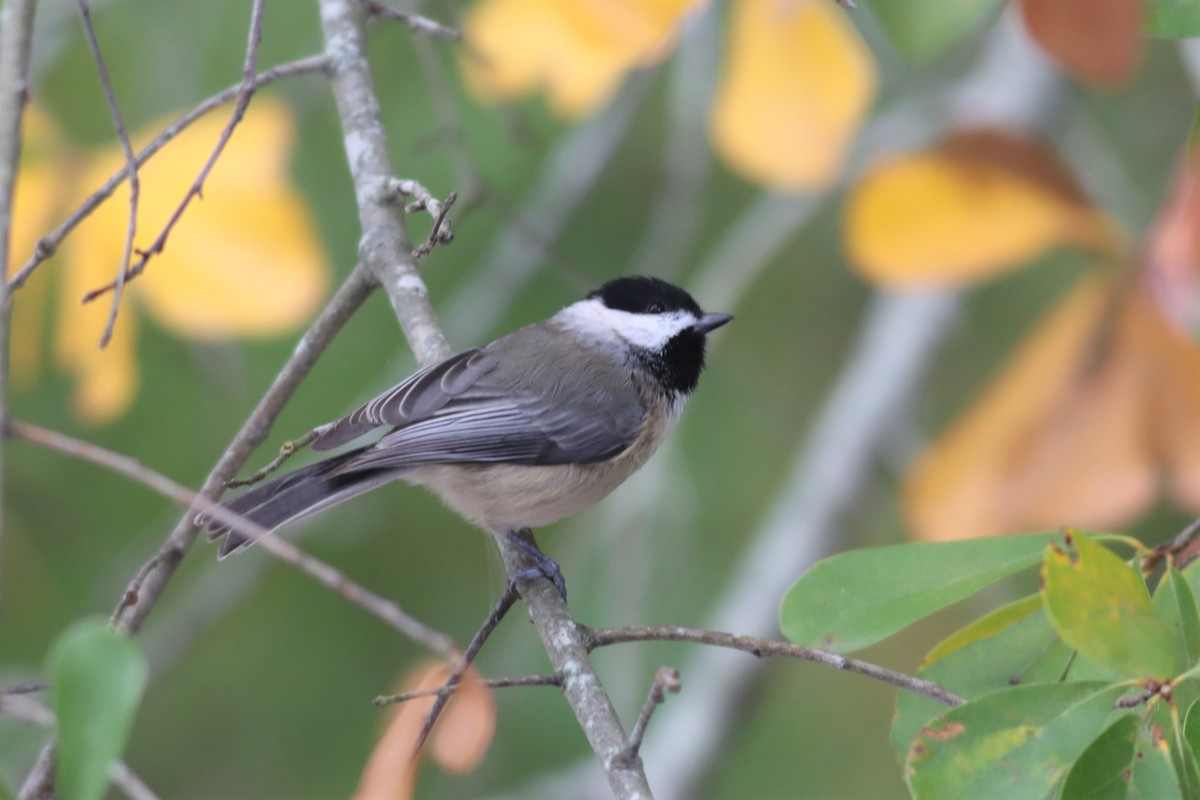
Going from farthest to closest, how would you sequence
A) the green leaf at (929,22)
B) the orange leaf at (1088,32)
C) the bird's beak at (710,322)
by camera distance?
the bird's beak at (710,322) < the green leaf at (929,22) < the orange leaf at (1088,32)

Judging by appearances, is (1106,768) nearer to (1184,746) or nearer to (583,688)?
(1184,746)

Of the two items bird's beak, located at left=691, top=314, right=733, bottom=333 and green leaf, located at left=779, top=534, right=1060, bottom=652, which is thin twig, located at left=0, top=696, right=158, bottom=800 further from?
bird's beak, located at left=691, top=314, right=733, bottom=333

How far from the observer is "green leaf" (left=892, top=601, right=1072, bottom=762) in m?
1.35

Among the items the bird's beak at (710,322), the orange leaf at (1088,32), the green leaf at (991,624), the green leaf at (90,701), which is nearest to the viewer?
the green leaf at (90,701)

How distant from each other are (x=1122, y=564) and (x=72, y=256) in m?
1.96

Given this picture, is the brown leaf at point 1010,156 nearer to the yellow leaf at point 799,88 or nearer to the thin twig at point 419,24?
the yellow leaf at point 799,88

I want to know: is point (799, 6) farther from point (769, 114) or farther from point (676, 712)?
point (676, 712)

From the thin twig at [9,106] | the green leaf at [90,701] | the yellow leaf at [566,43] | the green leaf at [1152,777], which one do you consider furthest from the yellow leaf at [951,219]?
the green leaf at [90,701]

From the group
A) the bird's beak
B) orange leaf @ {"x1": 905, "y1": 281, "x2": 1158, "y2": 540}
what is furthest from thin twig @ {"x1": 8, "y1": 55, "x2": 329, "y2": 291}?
orange leaf @ {"x1": 905, "y1": 281, "x2": 1158, "y2": 540}

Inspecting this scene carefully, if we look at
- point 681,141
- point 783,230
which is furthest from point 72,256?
point 783,230

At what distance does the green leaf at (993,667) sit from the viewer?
1347mm

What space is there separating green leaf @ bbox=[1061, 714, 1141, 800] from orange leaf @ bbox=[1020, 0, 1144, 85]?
90cm

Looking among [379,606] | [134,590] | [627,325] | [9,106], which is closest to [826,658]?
[379,606]

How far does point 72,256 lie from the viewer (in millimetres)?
2326
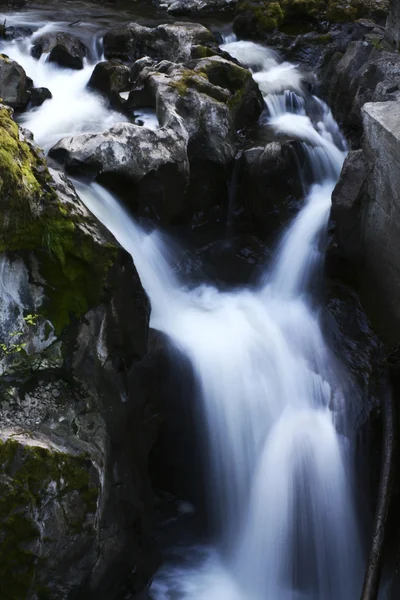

- - - - -

▶ [What the task asks]: Please pick out every line above that contains the word "closest", and copy each of those lines.

▶ [Correct result]:
Going from farthest to closest, how would you sequence
Looking among [379,606] | [134,590] | [627,325] | [9,106], which is closest to [826,658]?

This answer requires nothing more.